The full title of this book is Barefoot in Baghdad: A Story of Identity—My Own and What It Means to Be a Woman in Chaos. Naturally, I was intrigued. In this book, Author Manal M. Omar tells the story of her experience working for the NGO Women for Women International, a humanitarian organization that “helped female survivors of war rebuild their lives” (7). The book is both a memoir and a history of the US occupation in Iraq as it affected Iraqi women. The best parts of the book were the introduction—the only time the author truly delves into the meaning of “identity” and “self”—and the excerpts concerning the direct impact of Omar’s work in Iraq. It was fascinating to read about the situations Omar confronted and the women she met, especially her descriptions of how she implemented and oversaw the opening of women’s centers and training programs for Iraqi women.

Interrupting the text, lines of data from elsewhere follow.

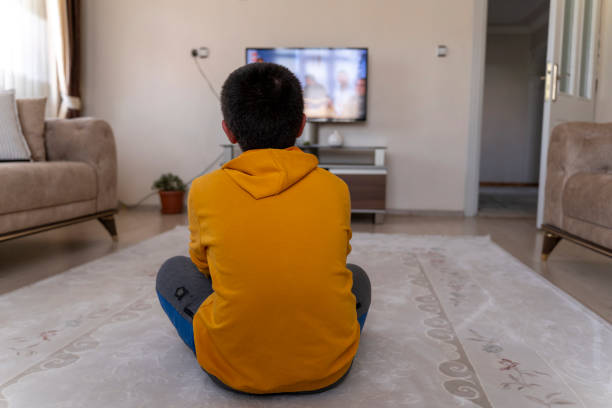 istock Boy watching TV at home. 1546780243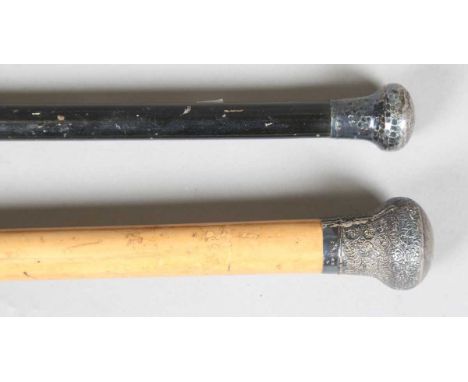 A 19th century Malacca walking cane with foliate chased silver pommel, length 92cm, together with an ebonized walking stick w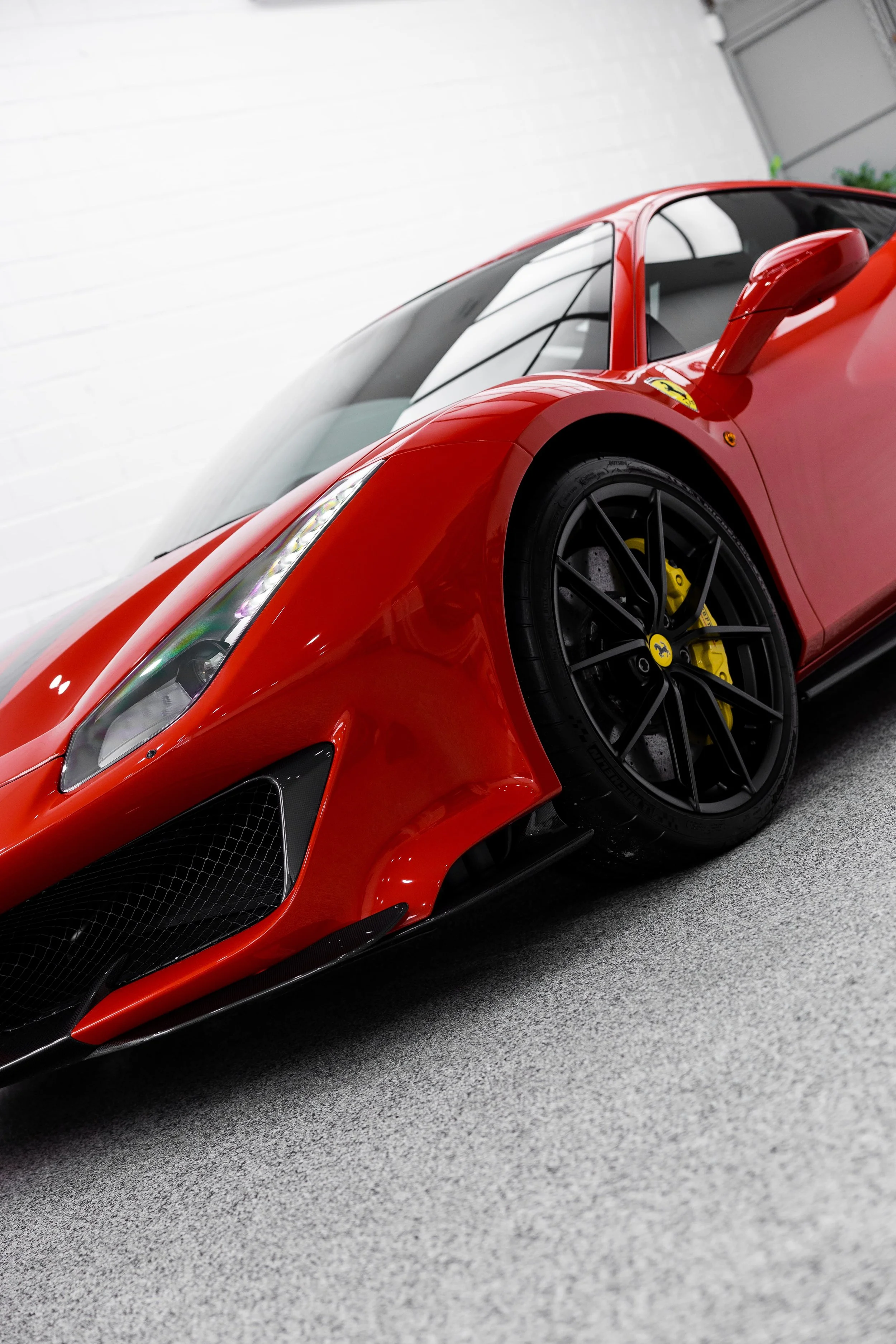 Front three-quarter view of Ferrari 488 Pista in red, highlighting aggressive stance, black wheels, and yellow brake calipers in studio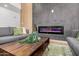 Close up shot of the living room, showcasing the stylish fireplace and wooden coffee table at 2345 E Isabella Ave, Mesa, AZ 85204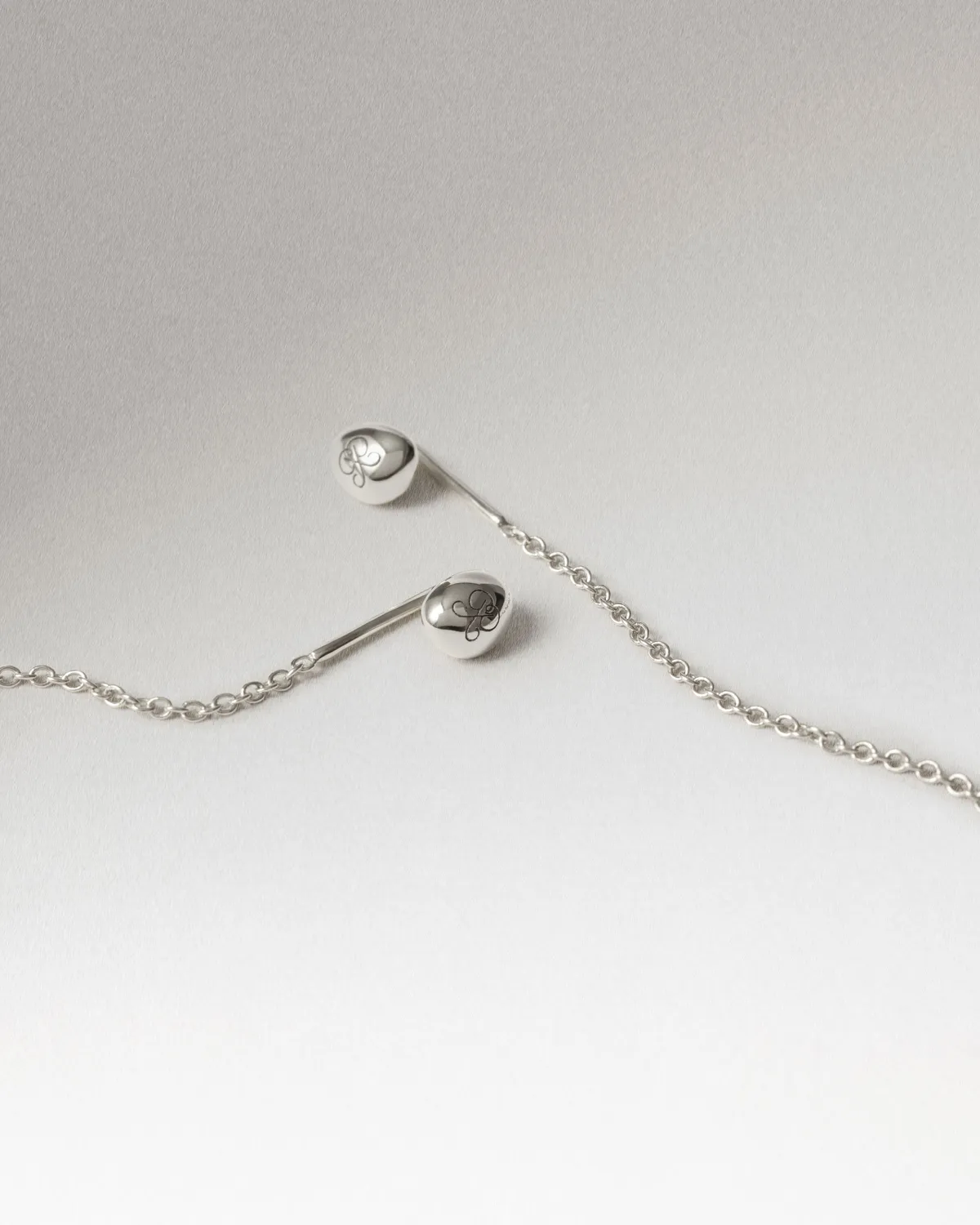 PDPAOLA Lyra boucles d’oreilles longues argent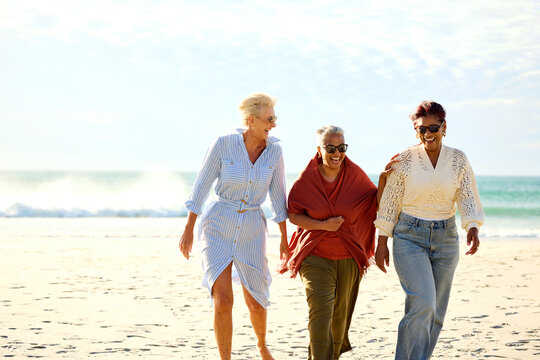 Friends Walk on the Beach During the Day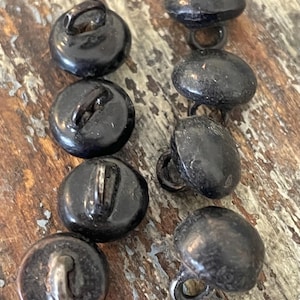 May include: Eight black buttons with silver loops. The buttons are round and have a smooth, shiny finish.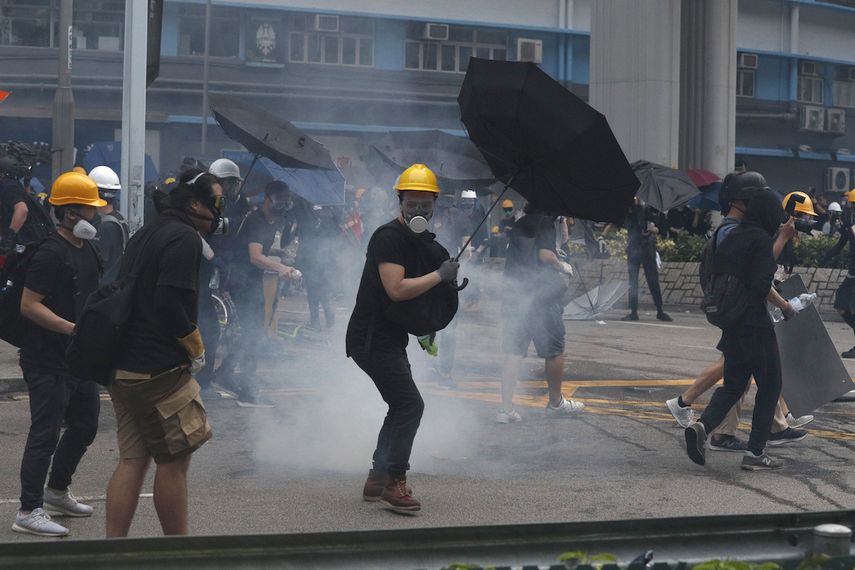 Manifestantes devuelven granadas de gas lacrimógeno lanzadas por la policía durante un enfrentamiento en el distrito de Yuen Long, Hong Kong, sábado 27 de julio de 2019.&nbsp;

In the introduction, Omar begins a discussion of identity that I wish was carried throughout the book, but is mostly confined to this brief intro. Omar explains that her identity has always been multifarious, a fact which has both helped and hindered her in different ways:
“By the time I was in high school, I had learned to embrace and love all parts of my joint identity with the fervor only a teenager could feel. I was an Arab and an American. I was a Palestinian and a Southerner. I was a Muslim and a woman. As I grew, I accepted that the emphasis on each facet of my identity would shift with the phases of the moon. Growing up in a world struggling to understand multiculturalism, I saw this ability to move among my many identities as my own secret superpower.” (xvii)
From the start, the author presents her multiple identities as an asset to her life’s work, rather than a hindrance. In fact, it was her ability to shift identity that allowed her to so appreciate the Iraqi condition: “The mosaic of identities inside Iraq was not hypocritical or schizophrenic; it was what made the country powerful” (xix). From the very beginning, Omar presents her personal array of selves as merely a microcosm for the similar multiplicity of identity she found in 21st century Iraq. Of her dedication to helping Iraqi women, she explains, “I lost sight of where my horizons ended and theirs began” (xxi). As a Muslin-American (“an oxymoron according to some”), Omar had an advantage in Iraq by visually blending in but verbally standing out. Her perfect English shocked the border police and soldiers, who saw only her headscarf and dark skin. Her aversion to war led other expatriates to label her as “un-American” while her American passport made it difficult for Iraqis to trust her. She found herself constantly caught amid shifting selves, having to emphasize different aspects depending on the situation at hand.
Omar’s description of the vulnerable women she meets is riveting, if only because their crimes seem so strange to a “Western” reader. Most of the transgressions committed by the women for whom Omar must locate a home fall under the heading of “honor crimes” such as “betraying their fathers and spending time away from their families without chaperones” (149). For behaviors like these, the women are unable to return home for fear of being murdered by their male relatives. Women who have been kidnapped, raped, or tricked into prostitution are equivalent to untouchables and can find shelter almost nowhere.
It was somewhat disconcerting that the author never expressed any anger or regret about the codes of honor she encountered. Having been raised in a Muslim household, she admits to being incapable of making important decisions without the permission of her father. When she falls in love with a coworker, they cannot date. They can only become engaged after permission from Omar’s parents. These customs are second-nature to Omar and she rarely pushes back against the injustices she encounters in Iraq in the name of Islam. This lack of anger toward rules and restrictions that seem intrinsically oppressive to me sometimes lends a surrealism to the book, which seems to accept the invocation of Islamic law against women’s rights as inevitable.
Some light is shed on this seeming disconnect when Omar explains how delicate the situation became when Western feminists attacked Islam at the same time as promoting secular, pro-women’s rights legislation. “Iraqi women wanted to protect their rights,” rights Omar, “but they did not want to lose their Islamic identity” (121). Many women were forced to choose between defending their religious and cultural history on one side and fighting for their rights as women on the other. Omar explains her own personal relationship to this conflict:
“This was a struggle I had faced my entire life. The balance between my Islamic beliefs and my identity with the Western concepts of democracy and freedom was a trapeze act. For Iraqi women these values were being presented as mutually exclusive. Women were being told they could only make one choice.” (121)
Omar’s sense of cultural sensitivity infuses her writing with a nuanced understanding of the conflicts faced by Iraqi women. Reading about Islamic-Iraqi women from the perspective of an Islamic-American woman was a new and compelling experience. I would definitely recommend this book.